SNP prioritization of multiple outcomes

RS47 · May 10, 2019, 6:18pm

I have ~1600 single nucleotide polymorphisms (snp) that I have correlated with 8 clinical inflammatory bowel disease outcomes that are surrogates for worse disease (not independent) from ~800 patients. I would like to now prioritize the snps. I have prioritized the snps based upon the sum of ranks of all 8 outcomes (lowest sum, highest priority) based upon each p-value for each outcome for each snp, however I was wondering if there was a better statistical test that would generate a combined p-value and/or was more rigorous? Of note, the outcomes are of similar importance without a clear primary outcome. Thank you.

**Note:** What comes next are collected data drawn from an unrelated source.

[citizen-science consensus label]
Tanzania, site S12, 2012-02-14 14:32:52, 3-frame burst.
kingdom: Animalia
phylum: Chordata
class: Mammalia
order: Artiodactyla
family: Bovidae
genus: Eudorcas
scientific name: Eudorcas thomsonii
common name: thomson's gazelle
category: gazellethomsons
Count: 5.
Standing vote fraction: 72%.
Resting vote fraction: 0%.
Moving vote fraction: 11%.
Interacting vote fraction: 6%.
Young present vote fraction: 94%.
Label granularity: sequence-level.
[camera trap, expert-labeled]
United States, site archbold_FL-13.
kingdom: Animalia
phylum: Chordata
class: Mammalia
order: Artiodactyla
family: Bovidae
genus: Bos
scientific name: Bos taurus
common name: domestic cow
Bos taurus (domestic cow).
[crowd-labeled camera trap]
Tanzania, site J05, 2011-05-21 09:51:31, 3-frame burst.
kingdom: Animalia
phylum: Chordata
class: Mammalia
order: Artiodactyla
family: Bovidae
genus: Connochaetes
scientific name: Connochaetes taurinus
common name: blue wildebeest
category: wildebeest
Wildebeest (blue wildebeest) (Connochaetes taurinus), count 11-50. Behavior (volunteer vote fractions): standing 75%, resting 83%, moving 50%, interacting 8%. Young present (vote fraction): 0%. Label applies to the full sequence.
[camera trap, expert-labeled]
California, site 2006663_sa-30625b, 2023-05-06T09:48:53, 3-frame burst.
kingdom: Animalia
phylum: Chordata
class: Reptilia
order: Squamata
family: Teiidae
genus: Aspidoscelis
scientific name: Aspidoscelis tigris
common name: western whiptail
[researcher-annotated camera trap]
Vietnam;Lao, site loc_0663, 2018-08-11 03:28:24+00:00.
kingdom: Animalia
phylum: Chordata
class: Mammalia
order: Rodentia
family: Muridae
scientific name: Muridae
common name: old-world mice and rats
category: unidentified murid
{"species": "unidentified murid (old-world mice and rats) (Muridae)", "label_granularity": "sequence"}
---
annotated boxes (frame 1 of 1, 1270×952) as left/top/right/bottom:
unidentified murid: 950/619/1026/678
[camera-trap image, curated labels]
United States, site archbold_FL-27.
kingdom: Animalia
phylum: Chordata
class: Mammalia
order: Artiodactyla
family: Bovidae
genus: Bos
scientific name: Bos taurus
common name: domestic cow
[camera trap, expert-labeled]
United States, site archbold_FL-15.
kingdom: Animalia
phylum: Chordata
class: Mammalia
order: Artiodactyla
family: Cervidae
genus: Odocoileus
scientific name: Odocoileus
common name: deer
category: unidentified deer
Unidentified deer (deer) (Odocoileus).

f2harrell · May 10, 2019, 9:12pm

Here’s one approach. For each SNP compute the logistic model likelihood ratio \chi^2 statistic predicting the SNP from all 8 outcomes (i.e., reversing roles of outcomes in input). Rank the 1600 SNPs by this \chi^2. Repeat the entire process 200 times taking samples with replacement from the original data to compute bootstrap nonparametric confidence intervals for each SNP rank, similar to what is done in Section 20.2.3 of BBR.

This approach allows every SNP to have different outcome weights. If you want to enforce a commonality of outcome patterns across SNPs, you might replace the \chi^2 with the Wilcoxon statistic or c-index computed from relating the mean rank across outcomes with the SNP categories.